Algumas pessoas tem capacidade de locomoção, mas a maioria requer ajuda. Já na segunda sala, com cadeiras, sofás e cadeiras de roda, estava a maioria das pessoas. Em cada passo meu sinto um descompasso interior. É a minha minha fragilidade se acentuando e minha mente questionando o que posso fazer, o que posso deixar ali... quero muito e não posso nada, essa é a sensação. Um mix de impotência e inquietude que aguçam o querer ir além... Não sei o que eu pude deixar lá além de uns minutos dedicados com olhos, ouvidos, conversas e risos, mas sei muito bem o que eu trouxe aqui dentro. Sei e sinto, que num lugar assim, se não houver incômodo no que se vê, e gana por lutar por quem precisa, então, de nada valeu...

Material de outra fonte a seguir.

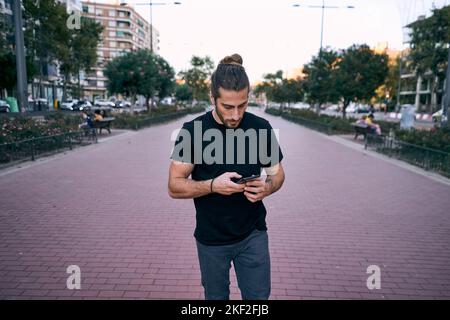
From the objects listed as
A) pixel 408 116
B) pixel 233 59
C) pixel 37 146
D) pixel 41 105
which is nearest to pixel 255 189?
pixel 233 59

No portão de entrada havia uma senhora de semblante triste e que não media palavras para demonstrar sua contrariedade por estar ali. O que parecia, quando a escutei conversando com uma colega, era que sentia-se só, abandonada. Qualquer pessoa que chegasse até ela e puxasse algum assunto, a reclamação era a mesma. 

Impossível não se comover, impossível não se abalar, impossível calar-me... A experiência não foi nem nunca será um mero cumprimento de dever acadêmico, tampouco uma caridade regada à hipocrisia para satisfazer o ego da vaidade religiosa. Ouvir histórias e entrar na brincadeira, doar-se com o que temos de melhor para o momento, olhos e ouvidos... isso é essencial. Eles sabem, sentem, compreendem quando a atenção é fria ou encenada. 

Cada um com sua particularidade, vi ali uma colcha de retalhos de histórias recontadas. Não pude ouvir todas, mas a partilha com meus amigos e amigas deu-me uma dimensão maior desse dia, com essas pessoas. Há muito o que se fazer por este mundo, e em cada canto, que eu consiga levar além do que aprendi nas experiências acadêmicas, que eu possa ter a sabedoria necessária diante das adversidades, o profissionalismo humano e a empatia, amor e respeito para com cada um que cruzar por essa travessia através da Psicologia. 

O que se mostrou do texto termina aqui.